Płacenie za BLIK-a i bankomaty Euronetu. W mBanku drożeje praktycznie wszystko co fajne

Finanse Dołącz do dyskusji
Płacenie za BLIK-a i bankomaty Euronetu. W mBanku drożeje praktycznie wszystko co fajne

Mamy rok 2024, a to oznacza, że mijają mi dwie dekady z mBankiem, który zawsze kojarzył mi się między innymi z tym, że jest bankiem tanim w obsłudze. To się zmieni. 
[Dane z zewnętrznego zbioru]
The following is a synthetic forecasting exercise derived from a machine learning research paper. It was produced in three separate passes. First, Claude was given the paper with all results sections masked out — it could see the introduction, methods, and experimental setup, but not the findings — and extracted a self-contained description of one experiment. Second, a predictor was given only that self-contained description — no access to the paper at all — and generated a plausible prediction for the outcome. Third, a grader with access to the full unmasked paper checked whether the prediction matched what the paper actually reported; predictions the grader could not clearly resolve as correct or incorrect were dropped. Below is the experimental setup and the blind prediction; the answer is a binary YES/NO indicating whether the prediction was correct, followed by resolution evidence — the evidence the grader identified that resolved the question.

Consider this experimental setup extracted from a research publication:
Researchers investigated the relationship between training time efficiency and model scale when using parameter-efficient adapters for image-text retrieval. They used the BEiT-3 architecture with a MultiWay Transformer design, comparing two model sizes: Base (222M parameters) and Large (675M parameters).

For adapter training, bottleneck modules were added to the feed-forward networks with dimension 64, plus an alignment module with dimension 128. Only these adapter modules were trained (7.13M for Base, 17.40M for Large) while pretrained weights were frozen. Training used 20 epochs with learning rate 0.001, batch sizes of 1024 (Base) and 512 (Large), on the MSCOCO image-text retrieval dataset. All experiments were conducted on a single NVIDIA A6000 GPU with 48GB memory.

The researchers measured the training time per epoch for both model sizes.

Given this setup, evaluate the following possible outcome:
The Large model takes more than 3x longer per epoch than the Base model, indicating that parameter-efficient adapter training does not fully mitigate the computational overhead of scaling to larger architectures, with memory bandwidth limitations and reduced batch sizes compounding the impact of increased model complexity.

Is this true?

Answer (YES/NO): NO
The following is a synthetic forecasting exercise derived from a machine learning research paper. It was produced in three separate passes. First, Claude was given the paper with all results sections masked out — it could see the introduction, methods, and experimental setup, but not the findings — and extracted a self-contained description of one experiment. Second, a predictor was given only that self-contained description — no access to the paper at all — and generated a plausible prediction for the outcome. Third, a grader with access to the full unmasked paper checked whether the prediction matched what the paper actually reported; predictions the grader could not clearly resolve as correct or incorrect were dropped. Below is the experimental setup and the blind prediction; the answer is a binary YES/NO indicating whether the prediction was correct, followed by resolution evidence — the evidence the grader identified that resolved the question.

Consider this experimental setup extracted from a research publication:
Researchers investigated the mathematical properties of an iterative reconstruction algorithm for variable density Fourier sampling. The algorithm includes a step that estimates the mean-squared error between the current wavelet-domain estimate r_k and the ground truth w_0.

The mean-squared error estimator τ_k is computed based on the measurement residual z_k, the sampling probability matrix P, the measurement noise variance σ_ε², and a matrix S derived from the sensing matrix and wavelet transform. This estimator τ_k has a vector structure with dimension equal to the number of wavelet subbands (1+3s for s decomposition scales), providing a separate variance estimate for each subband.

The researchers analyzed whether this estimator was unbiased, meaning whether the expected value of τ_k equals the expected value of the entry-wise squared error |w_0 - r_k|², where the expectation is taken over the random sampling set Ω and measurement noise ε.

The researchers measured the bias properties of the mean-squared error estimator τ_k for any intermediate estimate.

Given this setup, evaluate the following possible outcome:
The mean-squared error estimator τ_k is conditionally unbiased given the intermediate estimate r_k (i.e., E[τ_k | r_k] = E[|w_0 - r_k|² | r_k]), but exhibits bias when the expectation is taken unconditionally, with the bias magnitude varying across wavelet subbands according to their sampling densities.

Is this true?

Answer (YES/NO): NO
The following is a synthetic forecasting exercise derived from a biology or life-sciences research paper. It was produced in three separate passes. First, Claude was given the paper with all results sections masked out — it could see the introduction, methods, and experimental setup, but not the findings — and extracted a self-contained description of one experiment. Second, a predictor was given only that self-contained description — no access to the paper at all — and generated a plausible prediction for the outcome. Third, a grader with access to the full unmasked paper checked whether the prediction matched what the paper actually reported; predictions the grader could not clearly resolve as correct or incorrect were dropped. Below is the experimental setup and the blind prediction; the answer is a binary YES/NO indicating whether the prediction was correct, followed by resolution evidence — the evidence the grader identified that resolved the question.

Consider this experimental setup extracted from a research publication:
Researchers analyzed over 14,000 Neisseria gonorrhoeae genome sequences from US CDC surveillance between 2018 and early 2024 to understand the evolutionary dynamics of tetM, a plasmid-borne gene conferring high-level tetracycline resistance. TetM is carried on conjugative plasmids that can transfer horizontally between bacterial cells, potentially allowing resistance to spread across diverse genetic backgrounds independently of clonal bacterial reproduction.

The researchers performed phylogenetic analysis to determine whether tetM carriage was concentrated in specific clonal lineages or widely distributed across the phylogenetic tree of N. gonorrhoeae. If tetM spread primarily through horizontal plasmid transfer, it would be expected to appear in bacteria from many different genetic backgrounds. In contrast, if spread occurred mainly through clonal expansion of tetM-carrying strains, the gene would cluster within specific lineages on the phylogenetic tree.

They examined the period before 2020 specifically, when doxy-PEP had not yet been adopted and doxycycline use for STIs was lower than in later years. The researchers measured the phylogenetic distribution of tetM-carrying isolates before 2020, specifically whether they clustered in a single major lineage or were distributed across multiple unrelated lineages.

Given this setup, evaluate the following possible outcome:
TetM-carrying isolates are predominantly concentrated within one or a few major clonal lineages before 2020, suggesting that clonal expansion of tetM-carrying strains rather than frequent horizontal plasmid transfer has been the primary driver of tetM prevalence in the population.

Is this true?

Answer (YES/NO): NO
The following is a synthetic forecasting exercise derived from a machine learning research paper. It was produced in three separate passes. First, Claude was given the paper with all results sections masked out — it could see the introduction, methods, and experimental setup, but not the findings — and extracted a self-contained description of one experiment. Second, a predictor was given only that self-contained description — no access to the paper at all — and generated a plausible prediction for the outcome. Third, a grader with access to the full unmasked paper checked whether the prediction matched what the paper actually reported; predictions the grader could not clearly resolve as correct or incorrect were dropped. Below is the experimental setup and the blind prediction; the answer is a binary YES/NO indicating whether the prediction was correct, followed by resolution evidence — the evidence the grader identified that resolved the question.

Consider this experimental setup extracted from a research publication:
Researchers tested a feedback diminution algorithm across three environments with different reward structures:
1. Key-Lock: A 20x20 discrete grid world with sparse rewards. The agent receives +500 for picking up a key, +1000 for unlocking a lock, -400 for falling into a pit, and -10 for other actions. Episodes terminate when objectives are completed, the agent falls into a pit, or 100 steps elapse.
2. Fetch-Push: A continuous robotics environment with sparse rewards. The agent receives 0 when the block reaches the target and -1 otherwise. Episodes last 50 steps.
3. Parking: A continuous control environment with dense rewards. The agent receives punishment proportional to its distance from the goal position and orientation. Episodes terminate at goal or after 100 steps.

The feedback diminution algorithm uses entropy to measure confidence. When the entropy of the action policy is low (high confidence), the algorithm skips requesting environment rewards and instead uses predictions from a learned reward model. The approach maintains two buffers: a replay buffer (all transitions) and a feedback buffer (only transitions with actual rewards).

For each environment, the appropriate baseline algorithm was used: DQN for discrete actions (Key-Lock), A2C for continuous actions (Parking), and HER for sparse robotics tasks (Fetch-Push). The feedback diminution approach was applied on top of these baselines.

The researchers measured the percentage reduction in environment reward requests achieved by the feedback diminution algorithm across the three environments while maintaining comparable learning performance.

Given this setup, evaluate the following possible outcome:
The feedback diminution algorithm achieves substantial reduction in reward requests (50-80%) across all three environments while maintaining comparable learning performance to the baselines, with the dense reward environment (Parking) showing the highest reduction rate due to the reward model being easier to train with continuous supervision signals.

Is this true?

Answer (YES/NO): NO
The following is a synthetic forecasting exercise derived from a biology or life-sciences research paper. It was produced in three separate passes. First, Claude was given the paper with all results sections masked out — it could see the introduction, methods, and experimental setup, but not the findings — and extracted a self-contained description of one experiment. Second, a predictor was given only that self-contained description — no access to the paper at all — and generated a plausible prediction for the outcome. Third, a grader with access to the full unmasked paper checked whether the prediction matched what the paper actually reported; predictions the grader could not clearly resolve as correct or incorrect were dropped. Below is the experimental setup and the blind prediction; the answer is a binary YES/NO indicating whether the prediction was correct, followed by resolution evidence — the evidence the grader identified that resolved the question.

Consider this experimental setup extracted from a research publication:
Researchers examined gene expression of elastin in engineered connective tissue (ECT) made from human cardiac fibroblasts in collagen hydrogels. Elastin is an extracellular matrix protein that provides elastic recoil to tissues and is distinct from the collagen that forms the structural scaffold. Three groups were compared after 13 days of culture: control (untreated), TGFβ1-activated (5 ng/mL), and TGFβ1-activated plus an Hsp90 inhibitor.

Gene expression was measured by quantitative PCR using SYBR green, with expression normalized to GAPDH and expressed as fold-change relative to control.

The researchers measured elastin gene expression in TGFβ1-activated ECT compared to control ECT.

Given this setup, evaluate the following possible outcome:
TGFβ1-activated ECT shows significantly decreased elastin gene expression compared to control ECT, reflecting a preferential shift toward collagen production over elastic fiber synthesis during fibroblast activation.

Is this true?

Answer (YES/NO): YES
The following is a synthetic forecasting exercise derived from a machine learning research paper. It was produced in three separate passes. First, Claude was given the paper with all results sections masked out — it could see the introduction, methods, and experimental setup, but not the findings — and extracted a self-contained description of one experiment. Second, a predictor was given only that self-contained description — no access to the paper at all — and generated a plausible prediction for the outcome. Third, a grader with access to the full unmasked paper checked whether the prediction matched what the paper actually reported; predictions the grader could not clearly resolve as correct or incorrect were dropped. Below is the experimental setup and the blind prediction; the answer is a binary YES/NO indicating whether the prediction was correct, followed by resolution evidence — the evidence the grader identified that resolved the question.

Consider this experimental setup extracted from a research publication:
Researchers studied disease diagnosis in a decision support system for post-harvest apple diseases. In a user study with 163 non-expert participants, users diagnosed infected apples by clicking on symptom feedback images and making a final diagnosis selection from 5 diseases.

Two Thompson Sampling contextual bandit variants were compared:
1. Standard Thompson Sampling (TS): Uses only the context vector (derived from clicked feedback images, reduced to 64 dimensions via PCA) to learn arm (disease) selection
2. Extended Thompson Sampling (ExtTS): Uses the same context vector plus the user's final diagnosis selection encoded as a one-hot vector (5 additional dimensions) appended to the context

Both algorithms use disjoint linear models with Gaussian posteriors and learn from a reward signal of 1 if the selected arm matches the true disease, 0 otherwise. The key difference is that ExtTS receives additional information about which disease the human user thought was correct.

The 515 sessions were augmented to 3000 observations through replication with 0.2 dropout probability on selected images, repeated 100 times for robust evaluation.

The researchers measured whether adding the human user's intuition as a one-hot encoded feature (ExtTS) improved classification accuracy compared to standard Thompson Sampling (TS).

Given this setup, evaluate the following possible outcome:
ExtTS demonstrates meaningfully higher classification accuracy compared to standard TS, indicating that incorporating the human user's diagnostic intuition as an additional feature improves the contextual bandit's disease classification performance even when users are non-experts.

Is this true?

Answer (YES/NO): NO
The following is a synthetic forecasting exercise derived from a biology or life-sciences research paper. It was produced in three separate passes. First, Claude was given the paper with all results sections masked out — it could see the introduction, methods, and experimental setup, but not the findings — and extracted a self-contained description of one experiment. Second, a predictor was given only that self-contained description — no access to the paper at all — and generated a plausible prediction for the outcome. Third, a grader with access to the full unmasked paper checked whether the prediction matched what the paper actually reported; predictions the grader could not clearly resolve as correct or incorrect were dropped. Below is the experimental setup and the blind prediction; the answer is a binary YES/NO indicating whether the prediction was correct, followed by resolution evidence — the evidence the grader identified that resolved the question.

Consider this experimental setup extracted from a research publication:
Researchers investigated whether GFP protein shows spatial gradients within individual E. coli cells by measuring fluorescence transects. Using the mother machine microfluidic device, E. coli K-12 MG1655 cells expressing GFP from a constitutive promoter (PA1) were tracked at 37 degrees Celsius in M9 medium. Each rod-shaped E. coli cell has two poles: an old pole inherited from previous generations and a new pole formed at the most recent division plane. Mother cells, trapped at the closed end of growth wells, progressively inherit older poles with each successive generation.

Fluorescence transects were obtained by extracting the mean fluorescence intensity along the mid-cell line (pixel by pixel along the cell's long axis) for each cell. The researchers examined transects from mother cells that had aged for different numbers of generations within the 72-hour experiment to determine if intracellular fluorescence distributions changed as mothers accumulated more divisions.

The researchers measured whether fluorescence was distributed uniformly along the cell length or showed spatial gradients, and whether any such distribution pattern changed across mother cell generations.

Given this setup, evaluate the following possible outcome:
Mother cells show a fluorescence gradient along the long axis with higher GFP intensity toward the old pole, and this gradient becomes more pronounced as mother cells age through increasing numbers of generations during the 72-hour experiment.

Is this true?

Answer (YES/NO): NO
mBank wprowadza i podnosi ceny za bankomaty

Dziś po południu mBank wysłał swoim klientom komunikat, który nie napawa optymizmem odnośnie dalszej polityki cenowej popularnej instytucji. Krótko mówiąc tanio już było. Na pierwszy ogień pójdą darmowe wypłaty z Euronetu, które kojarzyły się z darmowymi wypłatami dla klientów mBanku praktycznie odkąd pamiętam. Prowizja będzie wynosić zawsze 5 złotych.

Chyba że zdecydujemy się wypłacić z bankomatów Santandera, wtedy 3,5% (ale nie mniej niż 5 złotych). Czyli wypłacając na przykład 5000 PLN, zapłacimy tej prowizji… 175 złotych. To już brzmi bardzo kiepsko i wręcz trzeba będzie zachowywać szczególną ostrożność, by nie skorzystać z pokusy korzystania bankomatu czerwonej konkurencji. A przecież dopiero co pisaliśmy we wrześniu, że mariaż Euronetu z Santanderem to świetna wiadomość także dla klientów mBanku.

Teraz to się zmieni, a pula w pełni darmowych bankomatów mBanku znacząco się zwęży. W pełni darmowych to jednak też pewnego rodzaju eufemizm, ponieważ trzeba będzie z nich wypłacić co najmniej 300 złotych (do tej pory było to 100 złotych).. W przeciwnym wypadku również zostanie nam doliczona prowizja – choć w tym konkretnym przypadku „jedynie” 2,50 zł.

mBank skasuje nas również za BLIKA

Jakby fatalnych wieści dla klientów mBanku było mało, nowe prowizje bankomatowe dotkną również użytkowników systemu BLIK. Podczas wypłacania pieniędzy z bankomatu za pośrednictwem kodu generowanego w aplikacji, zostaną nam doliczone prowizje w sposób analogiczny do zwykłych kart.

To nie koniec podwyżek i skończy się na przykład darmowa bankowość Intenstive dla osób, które na konto nie wprowadzają przynajmniej 10 000 złotych miesięcznie. Do tej pory, by znaleźć się w tym elitarnym gronie wystarczyła kwota 7000 złotych. Karta MasterCard Gold PayPass drożeje z 9 do 18 zł miesięcznie.

mBank nie zna litości nawet dla nastolatków – każe im wypłacać minimum 100 złotych, by nie pobierać prowizji od bankomatów (choć tu zapewnia, że poczeka do osiemnastki). Teraz bank będzie też liczył sobie 1 zł za drugi i każdy kolejny przelew z konta Moje cele.

Czy mBank otworzył puszkę Pandory?

Przez lata zachwalałem mBank za to, że jest tani. Po kilku latach inflacji, najwyraźniej jednak postanowił on nieco urealnić swoje ceny. Szczególną uciążliwością wydają się nowe prowizje od korzystania z bankomatów, choć na pewno fala podwyżek w mBanku jest szansą dla wielu banków nowej fali, które na każdym kroku kuszą brakiem dodatkowych opłat za różne usługi.